Most generic repositories have an interface along the lines of
public interface IRepository<T> where T : class
{
IQueryable<T> Get();
void Add(T item);
void Delete(T item);
void CommitChanges();
}
For retrieving records, you can't just call the whole set with AsEnumerable() because that will load every database record for that table into memory. If you only want Users with the username of username1, you don't need to download every user for the database as that will be a very large database performance hit, and a large client performance hit for no benefit at all.
Instead, as you will see from the interface I posted above, you want to return an IQueryable<T> object.

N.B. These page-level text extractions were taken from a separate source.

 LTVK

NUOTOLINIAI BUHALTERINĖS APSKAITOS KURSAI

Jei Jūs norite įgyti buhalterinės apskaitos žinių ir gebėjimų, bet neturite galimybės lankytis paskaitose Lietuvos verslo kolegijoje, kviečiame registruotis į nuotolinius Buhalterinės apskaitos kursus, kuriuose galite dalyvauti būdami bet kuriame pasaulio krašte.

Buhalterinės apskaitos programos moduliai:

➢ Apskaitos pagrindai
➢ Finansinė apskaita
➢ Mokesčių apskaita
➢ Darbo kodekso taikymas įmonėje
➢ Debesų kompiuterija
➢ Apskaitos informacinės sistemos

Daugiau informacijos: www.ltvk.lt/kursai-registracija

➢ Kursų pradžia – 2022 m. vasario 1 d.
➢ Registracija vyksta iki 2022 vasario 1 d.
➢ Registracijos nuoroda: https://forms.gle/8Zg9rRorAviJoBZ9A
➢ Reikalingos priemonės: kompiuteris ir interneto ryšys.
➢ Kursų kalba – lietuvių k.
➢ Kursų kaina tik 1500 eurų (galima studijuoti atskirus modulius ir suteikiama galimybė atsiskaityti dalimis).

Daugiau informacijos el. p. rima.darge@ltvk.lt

IQuerables allow whatever class that calls the repository to use Linq and add filters to the database query, and once the IQueryable is run, it's completely run on the database, only retrieving the records you want. The database is much better at sorting and filtering data then your systems, so it's best to do as much on the DB as you can.
Now in regards to inserting data, you have the right idea but you don't want to call SaveChanges() immediately. The reason is that it's best to call Savechanges() after all your db operations have been queued. For example, If you want to create a user and his profile in one action, you can't via your method, because each Insert call will cause the data to be inserted into the database then.

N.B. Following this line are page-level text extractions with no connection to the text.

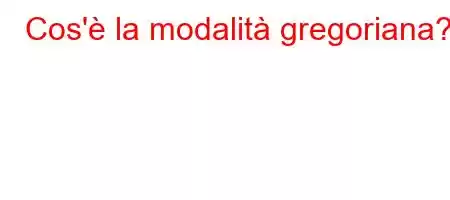 Cos'è la modalità gregoriana?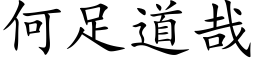 何足道哉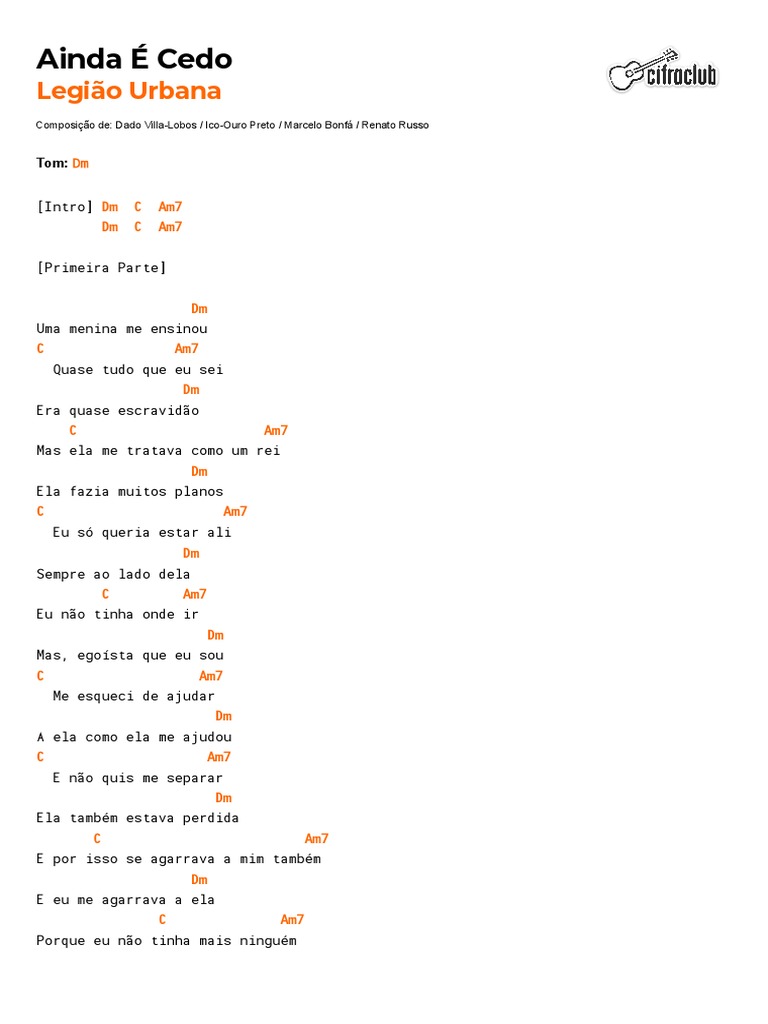 Ainda É Cedo
Legião Urbana

cifraclub

Composição de: Dado Villa-Lobos / Ico-Ouro Preto / Marcelo Bonfá / Renato Russo

Tom: Dm

[Intro] Dm C Am7
Dm C Am7

[Primeira Parte]

Dm
Uma menina me ensinou
C Am7
Quase tudo que eu sei
Dm
Era quase escravidão
C Am7
Mas ela me tratava como um rei
Dm
Ela fazia muitos planos
C Am7
Eu só queria estar ali
Dm
Sempre ao lado dela
C Am7
Eu não tinha onde ir
Dm
Mas, egoísta que eu sou
C Am7
Me esqueci de ajudar
Dm
A ela como ela me ajudou
C Am7
E não quis me separar
Dm
Ela também estava perdida
C Am7
E por isso se agarrava a mim também
Dm
E eu me agarrava a ela
C Am7
Porque eu não tinha mais ninguém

Instead what you want is to separate out the Savechanges() call into the CommitChanges method I have above.
This is also needed to handle updating data in your database. In order to change an Entity's data, Entity Framework keeps track of all records it has received and watches them to see if any changes have been made. However, you still have to tell the Entity Framework to send all changed data up to the database. This happenes with the context.SaveChanges() call. Therefore, you need this to be a separate call so you are able to actually update edited data, which your current implementation does not handle.
Edit:
Your comment made me realize another issue that I see. One downfall is that you are creating a data context inside of the repository, and this isn't good. You really should have all (or most) of your created repositories sharing the same instance of your data context.
Entity Framework keeps track of what context an entity is tracked in, and will exception if you attempt to update an entity in one context with another. This can occur in your situation when you start editing entities related to one another. It also means that your SaveChanges() call is not transactional, and each entity is updated/added/deleted in it's own transaction, which can get messy.
My solution to this in my Repositories, is that the DbContext is passed into the repository in the constructor.
I may get voted down for this, but DbContext already is a repository. When you expose your domain models as collection properties of your concrete DbContext, then EF CTP5 creates a repository for you. It presents a collection like interface for access to domain models whilst allowing you to pass queries (as linq, or spec objects) for filtering of results.
If you need an interface, CTP5 doesn't provide one for you. I've wrapped my own around the DBContext and simply exposed the publicly available members from the object. It's an adapter for testability and DI.
I'll comment for clarification if what I said isn't apparently obvious.